# TASK INSTRUCTIONS
(1) In the piece about remembering Dad, please name the car the dog's owner drove into a tree.
(2) Write out everything in the piece about remembering Dad from "Finally Remembering Dad" down to "at it again.", swapping "Duesenberg" for "Packard".

# TEXT PROVIDED

Finally Remembering Dad

One summer day around 1930, a blue dog ambled across a Middletown street. On returning home, the dog’s owner (referred to in family lore as “Old Man Wilson The Undertaker” ), was so shocked at the sight of his turquoise terrier trotting down Broad Street that he drove his Duesenberg into a tree. He knew – as did the rest of the neighborhood – that the Burk boys were at it again.
Frederick E. Burk was the youngest of five children, all of whom grew up in the home and family grocery store on the corner of Broad St. and Girard Ave. in the early 1900’s. Spoiled by two sisters and corrupted by two brothers, it’s no wonder he grew up blessed with an ample helping of “ornery. “ The influence of a volatile Sicilian immigrant father made him emotional and demonstrative as well, but rarely in a bad way.
When I remember Dad, it is always with a smile and often outright laughter. I give him both the credit and the blame for my own goofy sense of humor. Not for me the subtleties of a Woody Allen movie; give me a good “Funniest Home Video” pratfall any day. I recently uploaded an iPhone app that deals with, well, flatulence. In honor of Dad. This should give you an idea of the silliness I had to contend with as I grew up. Of course some of it rubbed off. I’m convinced that when I wrote an essay in the style of Jane Austin recently, it was all Dad’s fault that it was about the results of “Taking the Activia Challenge.”
Dad had a great zest for fun. When a gang of us Midway Street kids took to our bikes, it was often my father who could be seen leading the pack – pedaling away while sitting on the handlebars, facing backwards. He also introduced us to what might be referred to today as “Extreme Jump Rope,” producing an inch-thick specimen that must have been a mooring line for a battleship in a previous life. I can still hear that thing flying past my ears with a businesslike “wooofffff.” We quickly became adept at jumping because we were afraid a mistake would result in decapitation.

# SOURCE MATERIAL

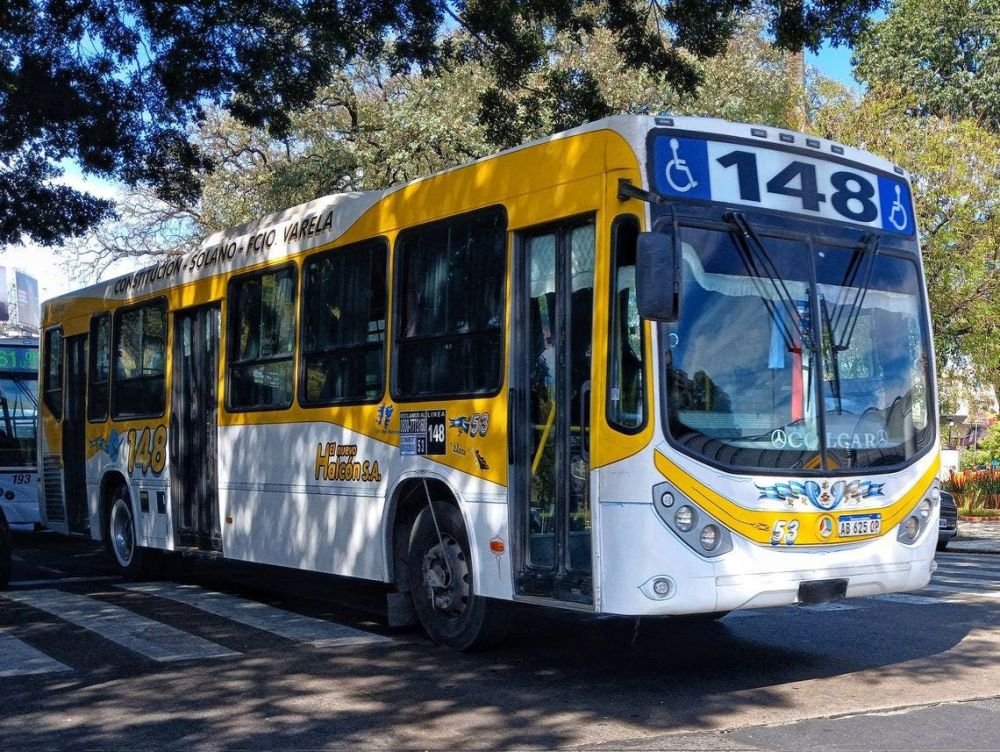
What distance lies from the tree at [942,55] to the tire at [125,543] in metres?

# ANSWER LIST
(1) A Duesenberg.

(2)
Finally Remembering Dad

One summer day around 1930, a blue dog ambled across a Middletown street. On returning home, the dog’s owner (referred to in family lore as “Old Man Wilson The Undertaker” ), was so shocked at the sight of his turquoise terrier trotting down Broad Street that he drove his Packard into a tree. He knew – as did the rest of the neighborhood – that the Burk boys were at it again.